In the spring of 2005, I sat late-night at a kitchen table in Sardinia (which sounds somewhere between comical and exotic) sketching out my rough ideas for a consumer-centric legal marketplace that ultimately became the Avvo we know and love today. Unbelievably, that was almost 13 years ago; and I’m not sure I appreciated the long, wild ride I was uncorking that night.  It has been a rollercoaster of epic proportions; but I sincerely would not change a thing . . . except maybe the passage of time. My reality is that I’m now 51, and I have only so many “top of my game” working years left. I’ve developed a Captain-Hook-quality tick-tock in my head forcing me to be very selective regarding the last decade of my professional life (ok, maybe a decade and a half).

As I shared with most of you in announcing this deal, my original intention was to spend something measured in years with IB to help them roll-up all of their great legal assets and maybe even get them public. That seemed to be good for IB, Avvo and me. But as I was able to spend more time with the IB team post-signing, it became clear to both IB’s CEO (Bob) and me that it was going to be hard for IB to keep my tick-tock at bay. The specifics here aren’t important or even that interesting, but this all led to me flying down to LA recently, and the two of us putting together a transition plan.

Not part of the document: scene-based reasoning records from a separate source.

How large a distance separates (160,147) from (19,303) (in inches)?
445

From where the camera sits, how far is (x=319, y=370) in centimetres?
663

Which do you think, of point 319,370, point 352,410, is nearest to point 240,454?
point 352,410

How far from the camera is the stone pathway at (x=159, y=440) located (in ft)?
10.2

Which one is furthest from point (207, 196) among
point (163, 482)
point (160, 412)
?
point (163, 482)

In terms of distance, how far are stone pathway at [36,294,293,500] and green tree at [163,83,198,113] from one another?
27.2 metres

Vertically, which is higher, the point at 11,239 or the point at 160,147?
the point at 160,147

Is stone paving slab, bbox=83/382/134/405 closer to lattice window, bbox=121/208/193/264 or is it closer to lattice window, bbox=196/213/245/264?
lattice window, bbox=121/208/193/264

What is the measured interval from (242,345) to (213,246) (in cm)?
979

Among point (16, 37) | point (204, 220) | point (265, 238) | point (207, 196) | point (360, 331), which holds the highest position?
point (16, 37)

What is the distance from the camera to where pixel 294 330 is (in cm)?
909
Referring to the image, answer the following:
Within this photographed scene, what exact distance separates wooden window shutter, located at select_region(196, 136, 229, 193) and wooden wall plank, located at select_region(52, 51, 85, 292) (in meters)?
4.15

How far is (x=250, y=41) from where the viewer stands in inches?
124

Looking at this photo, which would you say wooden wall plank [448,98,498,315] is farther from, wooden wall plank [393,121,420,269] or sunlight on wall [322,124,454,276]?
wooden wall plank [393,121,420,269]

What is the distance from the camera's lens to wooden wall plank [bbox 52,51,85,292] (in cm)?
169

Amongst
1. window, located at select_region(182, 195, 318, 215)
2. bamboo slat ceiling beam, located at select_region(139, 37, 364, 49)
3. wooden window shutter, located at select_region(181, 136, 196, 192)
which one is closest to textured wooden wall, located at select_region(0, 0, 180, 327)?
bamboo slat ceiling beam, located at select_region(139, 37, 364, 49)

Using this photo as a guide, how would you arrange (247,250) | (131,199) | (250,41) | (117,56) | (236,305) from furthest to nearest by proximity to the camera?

One of the reasons that Bob and I felt a faster exit may be better is that Avvo currently has such a deep, ambitious bench – and that bench will have greater opportunities to pursue interesting and expanded roles with me out of the way. A new leadership group will materialize over the coming weeks, and I’m confident it will have all the necessary skills to contribute to and realize the IB/Avvo opportunity.

So here’s the quick math:

13 years + tick-tock + solid IB platform + a deep bench = time for this founder to go

Even though it is time to go, I (along with Monica, Josh, Sachin and Kevin) are committed to a smooth and thoughtful transition. Our plan is to transition as much as possible over the next couple of months; but we realize there will be ongoing things that need our input. A good example is Lawyernomics: Josh and I will continue to help the team to plan and put on a great conference in Vegas. We are also committed helping the IB/Avvo integration move quickly, and the first step in that regard is our town hall meetings tomorrow. Calendar invites have already gone out; however, a friendly reminder that we are gathering with the Sales team from 2:00-3:00pm and the rest of the company from 3:30-4:30pm. Obviously, we have a lot to talk about regarding the future, but Monica, Josh, Sachin, Kevin and I are also happy to answer any questions regarding our respective transitions.

We will see you tomorrow!


Mark Britton

Mark Britton, the 51-year-old lawyer and entrepreneur who founded the often-controversial legal marketplace and lawyer-rating site Avvo in 2007 and served as its CEO ever since, is leaving the company.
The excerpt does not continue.